For darkest destiny.’

“That’s the way I wrote it when a lad, long before I ever knew I’d be one of the Sword Brotherhood.” Desrenaud had unsheathed the wysard’s blade, and now held it up to the candlelight, looking long upon it. “A sweet piece of steel, this,” he said at last. “Good runes, too.”

“I didn’t write them,” Ryel said. “They were my father’s work.”

“So you use his sword. That’s not customary, but it’d be a rank shame to let a blade this fine lie idle. Who was your Adversary at the initiation?”

“The Commander himself.”

Desrenaud gave a one-sided grimace. “You poor devil. And how badly did he cut you?”

“He didn’t.”

The Northerner gave a disbelieving frown more than half indignant. “Don’t tell me you managed to deal Roskerrek a wound.”

“Why not? Didn’t you?”

“I scratched him, and he made me sorry for it. But then again, I didn’t have Art like yours to keep my skin whole.”

Ryel bristled. “What makes you think I used my Art?”

Desrenaud filled his glass yet again. “You wouldn’t be alive and unmarked otherwise.” He gulped down the precious vintage as if steeling himself for a blow. “Enough of Redbane. Tell me about the Domina, since you move in such high circles.”

“She believes you dead,” Ryel replied.

The earl breathed in, then out, deeply. “Good. And what killed me?”

“A border dispute in Wycast. You fell with many wounds, after fighting bravely.”

“That savors of Roskerrek’s imagination,” Desrenaud said after a long silence. “Poetical.” The Northern earl took a glass of Ryel’s golden Masir, and rolled a mouthful reflectively over his tongue. “He’d tell you that this wine is the essence of Almancar. Colored like the new-risen moon, and heady as the first kiss of a doomed love. I need some air.” Rising up, he left the shelter. The wysard finished his glass of wine, and then went down to the water where Desrenaud stood facing the moon.

“I understand what you suffer, Guy.”

Desrenaud hid his face in his Shrivrani cowl, but the moon glittered in his eyes. “Begone, warlock. Leave me in peace.”

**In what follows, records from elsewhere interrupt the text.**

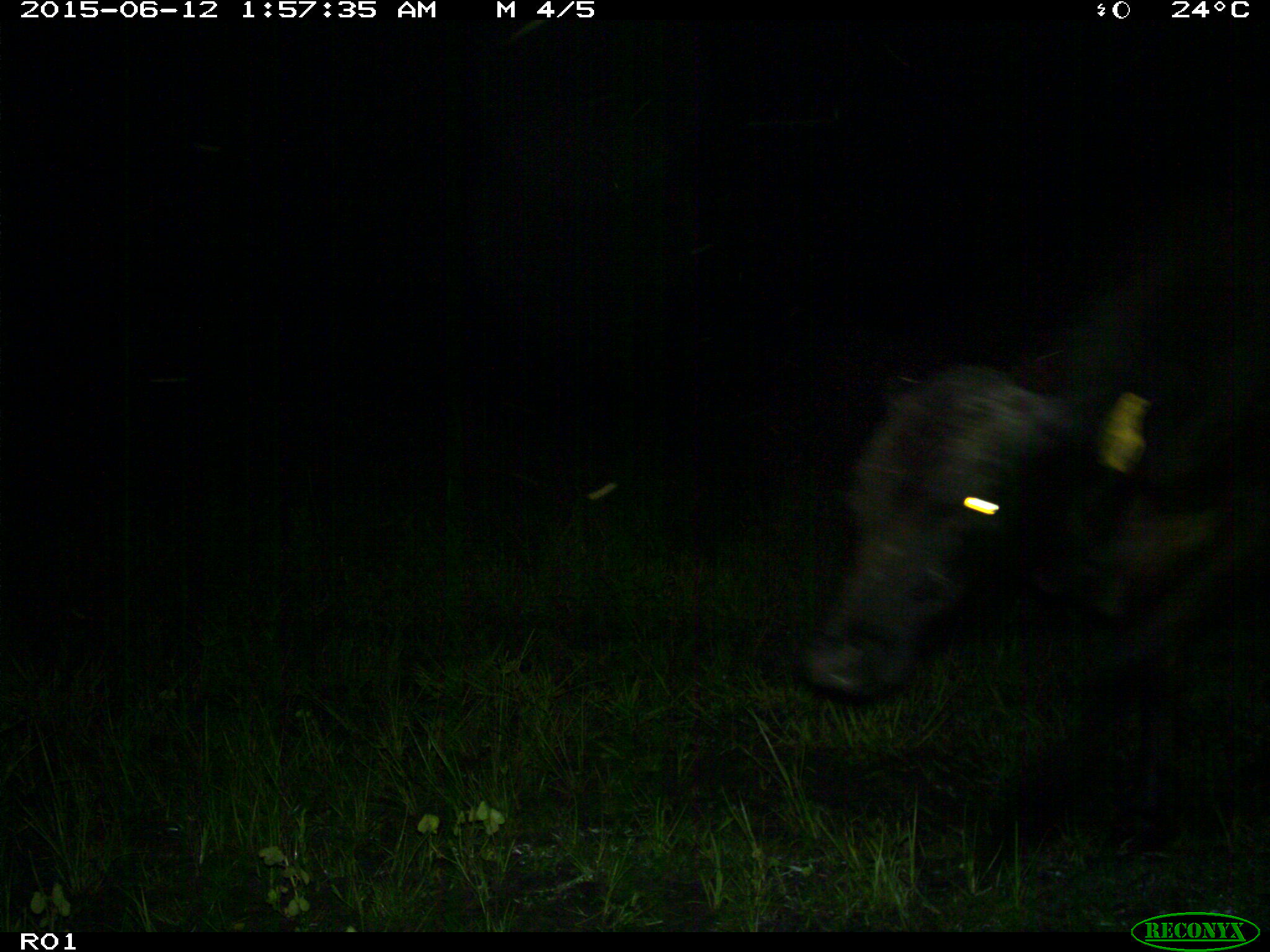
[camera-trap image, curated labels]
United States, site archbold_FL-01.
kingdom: Animalia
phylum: Chordata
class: Mammalia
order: Artiodactyla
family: Bovidae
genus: Bos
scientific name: Bos taurus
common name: domestic cow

Ryel would not leave. “You have not known peace for many years.”

“You lie. I have it now, for the first time in my life.”

“What you have is sickness fully as mortal as Belphira’s.”

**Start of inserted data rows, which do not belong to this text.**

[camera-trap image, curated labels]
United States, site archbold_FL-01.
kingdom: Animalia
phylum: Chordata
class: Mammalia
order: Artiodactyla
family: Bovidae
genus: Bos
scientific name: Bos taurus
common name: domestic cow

Desrenaud unveiled, and turned to Ryel. “Then tell me a cure, if you can.”

“She is your cure, even as you are hers. You’ve wasted far too much time here.”

Desrenaud gave a clipped laugh, harsh and scorning. “Here’s where the fun is, sorcerer.”

“Fun like this?” Ryel took the Ormalan phial from his shirt, holding it up to the firelight. At once Desrenaud snatched it from him.

“Exactly what I wished for,” he said. “You’re good, sorcerer, but I never dreamt you’d be this good.”

Ryel stared from the phial to Desrenaud. “I should have known it was a drug.